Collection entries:
━━━━━━━━━━━━━━━━━━━━━━━━━━━━━━

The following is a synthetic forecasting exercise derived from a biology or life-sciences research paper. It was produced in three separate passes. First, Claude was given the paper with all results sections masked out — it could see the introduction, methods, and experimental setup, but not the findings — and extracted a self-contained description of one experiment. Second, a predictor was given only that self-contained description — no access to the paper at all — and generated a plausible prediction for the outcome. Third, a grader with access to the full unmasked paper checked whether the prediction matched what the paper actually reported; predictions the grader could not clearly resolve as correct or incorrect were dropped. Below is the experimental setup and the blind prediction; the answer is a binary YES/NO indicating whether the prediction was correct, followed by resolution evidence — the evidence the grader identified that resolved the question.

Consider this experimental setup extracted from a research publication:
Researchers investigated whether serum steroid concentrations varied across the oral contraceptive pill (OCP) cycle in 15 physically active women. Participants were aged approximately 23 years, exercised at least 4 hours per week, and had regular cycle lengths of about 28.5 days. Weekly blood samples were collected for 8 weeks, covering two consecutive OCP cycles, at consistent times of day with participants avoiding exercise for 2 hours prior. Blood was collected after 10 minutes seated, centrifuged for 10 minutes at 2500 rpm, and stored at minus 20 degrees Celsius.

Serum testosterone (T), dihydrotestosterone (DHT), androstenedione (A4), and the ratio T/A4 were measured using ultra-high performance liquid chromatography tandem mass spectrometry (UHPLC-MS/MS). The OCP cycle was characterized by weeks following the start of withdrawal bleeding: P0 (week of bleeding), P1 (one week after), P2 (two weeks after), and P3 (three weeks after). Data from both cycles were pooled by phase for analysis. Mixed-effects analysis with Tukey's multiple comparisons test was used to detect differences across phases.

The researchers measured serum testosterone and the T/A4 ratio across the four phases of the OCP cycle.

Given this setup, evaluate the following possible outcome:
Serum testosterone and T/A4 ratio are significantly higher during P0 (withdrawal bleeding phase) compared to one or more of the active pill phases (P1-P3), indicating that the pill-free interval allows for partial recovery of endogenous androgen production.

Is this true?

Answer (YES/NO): YES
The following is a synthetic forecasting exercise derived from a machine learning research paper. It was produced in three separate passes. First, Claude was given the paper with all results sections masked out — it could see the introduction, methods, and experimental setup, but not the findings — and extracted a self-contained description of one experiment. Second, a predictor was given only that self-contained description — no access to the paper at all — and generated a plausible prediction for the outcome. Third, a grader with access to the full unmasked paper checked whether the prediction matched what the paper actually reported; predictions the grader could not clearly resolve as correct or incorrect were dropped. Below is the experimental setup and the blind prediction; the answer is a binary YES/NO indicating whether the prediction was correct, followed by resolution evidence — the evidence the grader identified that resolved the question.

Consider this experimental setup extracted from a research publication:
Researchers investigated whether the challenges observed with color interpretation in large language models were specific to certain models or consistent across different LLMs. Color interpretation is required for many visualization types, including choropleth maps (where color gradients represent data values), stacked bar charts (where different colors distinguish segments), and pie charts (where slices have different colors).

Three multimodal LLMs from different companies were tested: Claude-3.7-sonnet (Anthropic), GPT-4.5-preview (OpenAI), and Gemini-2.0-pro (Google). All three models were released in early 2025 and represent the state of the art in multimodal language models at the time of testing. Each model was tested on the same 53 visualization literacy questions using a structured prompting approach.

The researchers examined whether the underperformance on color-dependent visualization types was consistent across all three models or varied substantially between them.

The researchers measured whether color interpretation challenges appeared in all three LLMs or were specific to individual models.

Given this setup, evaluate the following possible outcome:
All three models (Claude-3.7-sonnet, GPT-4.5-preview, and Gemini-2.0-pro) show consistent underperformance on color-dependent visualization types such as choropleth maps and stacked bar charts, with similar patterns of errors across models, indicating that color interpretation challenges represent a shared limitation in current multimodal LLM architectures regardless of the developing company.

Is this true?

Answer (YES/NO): YES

━━━━━━━━━━━━━━━━━━━━━━━━━━━━━━

Work to complete:
Please reproduce exactly the lines above, beginning with the first and ending with the line that contains "Researchers investigated whether serum", and include nothing outside that range.

Task output:
The following is a synthetic forecasting exercise derived from a biology or life-sciences research paper. It was produced in three separate passes. First, Claude was given the paper with all results sections masked out — it could see the introduction, methods, and experimental setup, but not the findings — and extracted a self-contained description of one experiment. Second, a predictor was given only that self-contained description — no access to the paper at all — and generated a plausible prediction for the outcome. Third, a grader with access to the full unmasked paper checked whether the prediction matched what the paper actually reported; predictions the grader could not clearly resolve as correct or incorrect were dropped. Below is the experimental setup and the blind prediction; the answer is a binary YES/NO indicating whether the prediction was correct, followed by resolution evidence — the evidence the grader identified that resolved the question.

Consider this experimental setup extracted from a research publication:
Researchers investigated whether serum steroid concentrations varied across the oral contraceptive pill (OCP) cycle in 15 physically active women. Participants were aged approximately 23 years, exercised at least 4 hours per week, and had regular cycle lengths of about 28.5 days. Weekly blood samples were collected for 8 weeks, covering two consecutive OCP cycles, at consistent times of day with participants avoiding exercise for 2 hours prior. Blood was collected after 10 minutes seated, centrifuged for 10 minutes at 2500 rpm, and stored at minus 20 degrees Celsius.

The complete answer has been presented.